[START OF Task inputs]
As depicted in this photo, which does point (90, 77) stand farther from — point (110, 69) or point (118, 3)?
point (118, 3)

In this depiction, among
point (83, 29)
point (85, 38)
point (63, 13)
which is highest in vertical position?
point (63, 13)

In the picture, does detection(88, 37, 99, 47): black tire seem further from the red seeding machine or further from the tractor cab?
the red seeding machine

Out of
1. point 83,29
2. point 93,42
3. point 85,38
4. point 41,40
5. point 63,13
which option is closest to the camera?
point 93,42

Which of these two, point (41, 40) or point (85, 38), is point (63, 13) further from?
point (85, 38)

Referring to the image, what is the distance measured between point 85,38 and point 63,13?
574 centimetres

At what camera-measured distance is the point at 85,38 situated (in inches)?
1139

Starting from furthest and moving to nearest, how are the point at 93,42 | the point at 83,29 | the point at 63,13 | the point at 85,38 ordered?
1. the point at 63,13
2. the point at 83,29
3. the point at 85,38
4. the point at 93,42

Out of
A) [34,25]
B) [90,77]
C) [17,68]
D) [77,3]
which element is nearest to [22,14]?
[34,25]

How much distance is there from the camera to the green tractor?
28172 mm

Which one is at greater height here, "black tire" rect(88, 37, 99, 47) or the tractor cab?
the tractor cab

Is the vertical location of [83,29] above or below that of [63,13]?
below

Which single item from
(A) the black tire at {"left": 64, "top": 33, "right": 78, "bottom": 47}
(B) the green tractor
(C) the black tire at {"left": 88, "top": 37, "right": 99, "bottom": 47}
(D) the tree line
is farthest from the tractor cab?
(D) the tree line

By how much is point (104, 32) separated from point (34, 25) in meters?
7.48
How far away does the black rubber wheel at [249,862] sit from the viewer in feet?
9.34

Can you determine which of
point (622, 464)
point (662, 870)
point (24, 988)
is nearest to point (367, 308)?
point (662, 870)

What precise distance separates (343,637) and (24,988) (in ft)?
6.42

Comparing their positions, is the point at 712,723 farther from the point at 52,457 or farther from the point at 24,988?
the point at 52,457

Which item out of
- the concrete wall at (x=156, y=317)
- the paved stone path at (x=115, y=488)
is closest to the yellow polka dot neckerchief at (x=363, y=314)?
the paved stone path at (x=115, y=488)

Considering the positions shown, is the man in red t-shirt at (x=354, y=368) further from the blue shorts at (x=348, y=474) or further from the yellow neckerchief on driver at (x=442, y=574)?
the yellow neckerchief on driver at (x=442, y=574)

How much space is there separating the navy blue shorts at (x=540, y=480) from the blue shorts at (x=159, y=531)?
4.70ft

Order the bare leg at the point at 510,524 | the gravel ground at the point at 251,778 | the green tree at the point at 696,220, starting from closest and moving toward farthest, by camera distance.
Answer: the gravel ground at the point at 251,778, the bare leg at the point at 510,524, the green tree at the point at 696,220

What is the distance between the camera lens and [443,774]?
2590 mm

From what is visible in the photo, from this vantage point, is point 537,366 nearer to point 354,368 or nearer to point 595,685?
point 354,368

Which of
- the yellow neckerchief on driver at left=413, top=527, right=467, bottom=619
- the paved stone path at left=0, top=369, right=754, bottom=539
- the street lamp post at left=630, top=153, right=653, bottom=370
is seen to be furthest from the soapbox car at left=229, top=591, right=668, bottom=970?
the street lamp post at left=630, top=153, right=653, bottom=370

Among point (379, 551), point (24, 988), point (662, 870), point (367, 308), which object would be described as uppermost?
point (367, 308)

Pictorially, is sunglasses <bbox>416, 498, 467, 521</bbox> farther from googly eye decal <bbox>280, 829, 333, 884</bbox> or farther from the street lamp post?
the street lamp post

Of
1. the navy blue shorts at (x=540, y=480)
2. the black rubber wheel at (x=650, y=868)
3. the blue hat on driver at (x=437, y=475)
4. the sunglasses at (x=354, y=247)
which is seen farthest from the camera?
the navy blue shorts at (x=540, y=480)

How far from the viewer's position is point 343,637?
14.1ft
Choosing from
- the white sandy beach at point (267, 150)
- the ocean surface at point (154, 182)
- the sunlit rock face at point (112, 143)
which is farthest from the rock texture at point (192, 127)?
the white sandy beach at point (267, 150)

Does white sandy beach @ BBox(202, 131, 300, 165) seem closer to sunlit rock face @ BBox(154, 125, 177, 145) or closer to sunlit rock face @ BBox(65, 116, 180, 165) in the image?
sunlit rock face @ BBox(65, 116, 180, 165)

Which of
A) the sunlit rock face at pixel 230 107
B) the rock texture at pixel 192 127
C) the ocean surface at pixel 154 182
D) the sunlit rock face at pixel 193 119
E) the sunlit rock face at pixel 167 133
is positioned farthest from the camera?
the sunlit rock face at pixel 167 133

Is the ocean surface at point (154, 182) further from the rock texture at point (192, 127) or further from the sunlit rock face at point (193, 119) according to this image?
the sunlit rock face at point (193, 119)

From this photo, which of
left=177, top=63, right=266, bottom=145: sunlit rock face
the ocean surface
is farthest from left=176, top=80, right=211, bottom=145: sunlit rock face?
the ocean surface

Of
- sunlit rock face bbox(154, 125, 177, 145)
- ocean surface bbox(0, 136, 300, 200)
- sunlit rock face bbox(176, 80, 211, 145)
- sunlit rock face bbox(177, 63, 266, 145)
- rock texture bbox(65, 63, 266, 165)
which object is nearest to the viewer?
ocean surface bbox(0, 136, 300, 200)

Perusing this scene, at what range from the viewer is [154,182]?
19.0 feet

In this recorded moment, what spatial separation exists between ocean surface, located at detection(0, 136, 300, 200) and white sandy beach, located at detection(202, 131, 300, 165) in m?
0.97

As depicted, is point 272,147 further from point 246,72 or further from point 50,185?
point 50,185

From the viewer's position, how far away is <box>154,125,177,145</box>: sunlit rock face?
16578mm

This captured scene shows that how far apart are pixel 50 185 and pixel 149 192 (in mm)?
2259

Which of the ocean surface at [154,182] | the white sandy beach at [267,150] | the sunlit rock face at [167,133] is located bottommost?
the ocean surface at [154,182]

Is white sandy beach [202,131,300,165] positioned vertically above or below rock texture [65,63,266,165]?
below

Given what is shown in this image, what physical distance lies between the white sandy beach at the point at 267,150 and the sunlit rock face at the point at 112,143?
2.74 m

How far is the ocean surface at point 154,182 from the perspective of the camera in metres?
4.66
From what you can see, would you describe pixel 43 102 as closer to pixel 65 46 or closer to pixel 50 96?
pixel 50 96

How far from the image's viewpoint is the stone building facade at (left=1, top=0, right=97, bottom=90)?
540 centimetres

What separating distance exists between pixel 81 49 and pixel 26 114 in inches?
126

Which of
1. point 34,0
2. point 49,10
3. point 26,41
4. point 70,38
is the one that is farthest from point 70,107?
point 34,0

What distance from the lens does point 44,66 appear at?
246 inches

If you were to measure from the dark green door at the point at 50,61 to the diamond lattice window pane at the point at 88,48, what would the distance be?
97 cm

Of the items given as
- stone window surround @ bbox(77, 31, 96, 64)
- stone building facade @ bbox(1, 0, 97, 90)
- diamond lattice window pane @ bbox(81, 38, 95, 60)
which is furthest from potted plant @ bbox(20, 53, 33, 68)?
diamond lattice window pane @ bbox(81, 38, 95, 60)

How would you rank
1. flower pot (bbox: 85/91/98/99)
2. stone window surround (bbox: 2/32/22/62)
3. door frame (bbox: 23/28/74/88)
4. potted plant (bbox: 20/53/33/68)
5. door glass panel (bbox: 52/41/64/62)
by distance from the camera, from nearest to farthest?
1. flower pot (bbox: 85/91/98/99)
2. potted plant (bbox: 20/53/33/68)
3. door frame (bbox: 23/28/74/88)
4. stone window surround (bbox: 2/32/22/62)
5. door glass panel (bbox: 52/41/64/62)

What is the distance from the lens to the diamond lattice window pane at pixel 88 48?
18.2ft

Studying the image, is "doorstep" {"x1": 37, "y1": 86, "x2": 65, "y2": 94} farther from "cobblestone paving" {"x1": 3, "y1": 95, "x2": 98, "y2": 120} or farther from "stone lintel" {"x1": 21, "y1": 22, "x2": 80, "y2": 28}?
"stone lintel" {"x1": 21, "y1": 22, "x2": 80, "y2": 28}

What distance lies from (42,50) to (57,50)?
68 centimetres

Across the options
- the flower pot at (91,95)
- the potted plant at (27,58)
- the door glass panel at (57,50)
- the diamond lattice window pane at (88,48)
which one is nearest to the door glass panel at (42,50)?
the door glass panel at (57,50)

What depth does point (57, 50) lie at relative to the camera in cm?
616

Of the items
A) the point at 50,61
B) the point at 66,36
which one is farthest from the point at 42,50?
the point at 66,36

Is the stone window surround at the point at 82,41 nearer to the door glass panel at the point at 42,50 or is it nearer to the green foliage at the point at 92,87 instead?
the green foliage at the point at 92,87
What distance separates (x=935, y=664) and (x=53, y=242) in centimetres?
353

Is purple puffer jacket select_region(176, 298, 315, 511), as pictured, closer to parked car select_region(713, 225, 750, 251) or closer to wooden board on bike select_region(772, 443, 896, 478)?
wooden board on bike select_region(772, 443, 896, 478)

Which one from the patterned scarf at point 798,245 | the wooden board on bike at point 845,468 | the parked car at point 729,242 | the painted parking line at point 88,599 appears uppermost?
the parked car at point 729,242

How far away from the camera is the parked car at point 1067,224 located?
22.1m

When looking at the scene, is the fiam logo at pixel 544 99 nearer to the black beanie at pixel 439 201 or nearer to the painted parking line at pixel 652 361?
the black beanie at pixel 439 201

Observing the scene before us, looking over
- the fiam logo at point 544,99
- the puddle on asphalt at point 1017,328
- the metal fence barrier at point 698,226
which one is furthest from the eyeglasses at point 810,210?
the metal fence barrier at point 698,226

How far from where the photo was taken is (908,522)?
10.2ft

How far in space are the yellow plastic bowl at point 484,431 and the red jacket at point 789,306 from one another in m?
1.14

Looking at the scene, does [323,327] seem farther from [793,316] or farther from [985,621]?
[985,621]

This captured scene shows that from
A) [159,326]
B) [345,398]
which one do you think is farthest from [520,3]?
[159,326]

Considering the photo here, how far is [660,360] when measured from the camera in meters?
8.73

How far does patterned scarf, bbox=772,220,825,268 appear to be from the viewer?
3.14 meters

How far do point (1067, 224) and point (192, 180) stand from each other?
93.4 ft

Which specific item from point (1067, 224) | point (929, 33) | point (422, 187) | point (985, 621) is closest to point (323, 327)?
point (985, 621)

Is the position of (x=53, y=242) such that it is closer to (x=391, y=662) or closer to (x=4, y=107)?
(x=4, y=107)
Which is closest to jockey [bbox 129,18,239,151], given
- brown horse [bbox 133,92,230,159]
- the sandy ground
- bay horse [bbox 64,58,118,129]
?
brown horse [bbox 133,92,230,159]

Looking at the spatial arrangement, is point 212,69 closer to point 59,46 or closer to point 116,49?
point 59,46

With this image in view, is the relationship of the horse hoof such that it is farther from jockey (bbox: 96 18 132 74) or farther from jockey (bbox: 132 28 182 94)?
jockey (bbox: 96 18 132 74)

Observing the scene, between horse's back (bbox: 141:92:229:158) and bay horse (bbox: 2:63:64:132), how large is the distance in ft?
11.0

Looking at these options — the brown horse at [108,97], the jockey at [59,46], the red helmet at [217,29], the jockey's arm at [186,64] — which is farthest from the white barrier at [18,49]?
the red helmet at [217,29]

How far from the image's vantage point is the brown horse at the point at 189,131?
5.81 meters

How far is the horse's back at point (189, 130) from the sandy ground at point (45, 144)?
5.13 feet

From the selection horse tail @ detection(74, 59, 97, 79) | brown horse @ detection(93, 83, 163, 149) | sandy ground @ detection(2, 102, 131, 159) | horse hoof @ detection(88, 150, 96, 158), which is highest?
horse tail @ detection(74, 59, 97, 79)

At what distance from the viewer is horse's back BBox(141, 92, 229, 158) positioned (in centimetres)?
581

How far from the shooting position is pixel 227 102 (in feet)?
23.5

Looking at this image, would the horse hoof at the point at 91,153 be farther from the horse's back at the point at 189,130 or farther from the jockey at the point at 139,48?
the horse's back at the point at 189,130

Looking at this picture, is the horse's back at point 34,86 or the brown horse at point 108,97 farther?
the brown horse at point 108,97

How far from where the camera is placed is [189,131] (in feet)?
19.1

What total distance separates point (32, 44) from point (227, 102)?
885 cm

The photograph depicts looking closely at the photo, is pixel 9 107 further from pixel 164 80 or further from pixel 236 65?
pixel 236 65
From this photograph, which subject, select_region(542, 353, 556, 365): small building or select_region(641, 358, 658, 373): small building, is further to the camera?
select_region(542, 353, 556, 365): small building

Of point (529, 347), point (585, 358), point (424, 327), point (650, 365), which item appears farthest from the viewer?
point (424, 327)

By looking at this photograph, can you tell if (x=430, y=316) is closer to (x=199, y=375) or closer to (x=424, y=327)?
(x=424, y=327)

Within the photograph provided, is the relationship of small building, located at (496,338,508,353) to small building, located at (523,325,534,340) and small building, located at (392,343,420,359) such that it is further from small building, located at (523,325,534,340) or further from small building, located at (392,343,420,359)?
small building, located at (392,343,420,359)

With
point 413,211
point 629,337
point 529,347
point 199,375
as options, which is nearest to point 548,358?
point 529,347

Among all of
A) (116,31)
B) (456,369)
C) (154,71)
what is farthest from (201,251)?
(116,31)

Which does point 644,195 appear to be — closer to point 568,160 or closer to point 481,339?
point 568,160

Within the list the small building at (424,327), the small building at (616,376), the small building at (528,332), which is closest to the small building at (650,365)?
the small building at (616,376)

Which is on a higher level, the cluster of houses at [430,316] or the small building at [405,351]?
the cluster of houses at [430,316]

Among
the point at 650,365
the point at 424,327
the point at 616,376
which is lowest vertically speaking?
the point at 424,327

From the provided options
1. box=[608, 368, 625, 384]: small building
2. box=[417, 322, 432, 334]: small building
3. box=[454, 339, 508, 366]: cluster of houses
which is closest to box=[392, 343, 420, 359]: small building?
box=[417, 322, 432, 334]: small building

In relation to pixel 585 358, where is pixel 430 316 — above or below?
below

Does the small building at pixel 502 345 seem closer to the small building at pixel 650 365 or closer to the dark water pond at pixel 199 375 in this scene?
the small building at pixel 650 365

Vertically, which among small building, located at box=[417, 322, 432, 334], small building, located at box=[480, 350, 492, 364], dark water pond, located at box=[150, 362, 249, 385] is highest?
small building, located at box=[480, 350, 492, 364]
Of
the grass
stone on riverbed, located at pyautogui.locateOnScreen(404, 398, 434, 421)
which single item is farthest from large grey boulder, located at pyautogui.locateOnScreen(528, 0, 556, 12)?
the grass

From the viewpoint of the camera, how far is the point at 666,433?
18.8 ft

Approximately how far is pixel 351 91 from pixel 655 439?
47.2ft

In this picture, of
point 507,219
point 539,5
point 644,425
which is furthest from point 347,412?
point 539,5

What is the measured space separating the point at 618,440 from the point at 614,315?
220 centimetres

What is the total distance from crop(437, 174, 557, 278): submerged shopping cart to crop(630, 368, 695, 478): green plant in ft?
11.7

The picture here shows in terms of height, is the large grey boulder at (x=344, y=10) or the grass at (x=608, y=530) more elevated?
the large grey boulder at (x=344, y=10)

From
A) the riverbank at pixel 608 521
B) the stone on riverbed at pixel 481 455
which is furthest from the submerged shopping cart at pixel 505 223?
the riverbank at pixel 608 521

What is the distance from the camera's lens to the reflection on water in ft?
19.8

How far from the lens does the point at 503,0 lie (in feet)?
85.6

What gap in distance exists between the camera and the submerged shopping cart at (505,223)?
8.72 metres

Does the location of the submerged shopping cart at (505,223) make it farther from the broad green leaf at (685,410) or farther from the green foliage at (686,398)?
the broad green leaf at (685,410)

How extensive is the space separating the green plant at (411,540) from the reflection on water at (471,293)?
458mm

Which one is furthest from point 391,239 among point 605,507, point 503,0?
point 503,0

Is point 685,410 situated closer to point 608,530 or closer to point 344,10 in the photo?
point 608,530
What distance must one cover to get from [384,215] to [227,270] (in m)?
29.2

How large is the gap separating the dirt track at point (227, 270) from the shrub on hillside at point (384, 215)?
[END OF Task inputs]
### The problem
Copy verbatim every line of the records above, starting at the line holding "In relation to" and ending at the line holding "220 centimetres", inclusive.

### Answer in full
In relation to pixel 585 358, where is pixel 430 316 — above or below?
below

Does the small building at pixel 502 345 seem closer to the small building at pixel 650 365 or closer to the dark water pond at pixel 199 375 in this scene?
the small building at pixel 650 365

Vertically, which among small building, located at box=[417, 322, 432, 334], small building, located at box=[480, 350, 492, 364], dark water pond, located at box=[150, 362, 249, 385] is highest?
small building, located at box=[480, 350, 492, 364]
Of
the grass
stone on riverbed, located at pyautogui.locateOnScreen(404, 398, 434, 421)
which single item is farthest from large grey boulder, located at pyautogui.locateOnScreen(528, 0, 556, 12)?
the grass

From the viewpoint of the camera, how far is the point at 666,433?
18.8 ft

Approximately how far is pixel 351 91 from pixel 655 439?
47.2ft

In this picture, of
point 507,219
point 539,5
point 644,425
which is furthest from point 347,412?
point 539,5

What is the measured space separating the point at 618,440 from the point at 614,315?
220 centimetres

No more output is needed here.